Figure 7. Effect of ethanol and rapamycin on caspase-3 activation in the developing brain. PD7 mice were injected with ethanol (0 or 5 g/kg) and/or rapamycin (10 mg/kg or 20 mg/kg, Rapa: 10 or 20). The expression of active CASP3/caspase-3 in the cerebral cortex was examined 8 h after the injection by immunohistochemistry as described under Materials and Methods. Scale bar: 100 μm. The experiment was replicated three times.

Figure 8. Effect of ethanol on the MTOR pathway. (A) SH-SY5Y cells were treated with ethanol (0 or 0.4%) for the indicated times. The phosphorylation of RPS6K, a substrate of MTOR, was determined by immunoblotting (top panel). Relative level of RPS6K was quantified by densitometry and normalized to total RPS6K (bottom panel). **p < 0.01. (B) PD7 mice were injected with ethanol (0 or 5 g/kg) for 8 h as described above. The phosphorylation of RPS6K in the cerebral cortex was determined by immunoblotting (top panel) and was quantified by densitometry (bottom panel). **p < 0.01. (C) SH-SY5Y cells were treated with ethanol (0 or 0.4%) with/without rapamycin (Rap: 10 nM) for 6 h.

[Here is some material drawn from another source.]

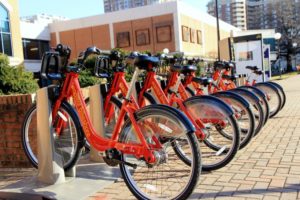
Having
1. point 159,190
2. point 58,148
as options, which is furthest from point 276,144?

The phosphorylation of RPS6K was determined by immunoblotting (top panel) and was quantified by densitometry (bottom panel). **p < 0.01. (D) The level of MTOR was knocked down by an MTOR shRNA as described under Materials and Methods. Cells were exposed to ethanol (0 or 0.8%) for 48 h and cell viability was determined by MTT assay. The data represent the mean and SEM of three replications. *p < 0.05. (E) Downregulation of MTOR by shRNA was confirmed by immunoblotting. **p < 0.01.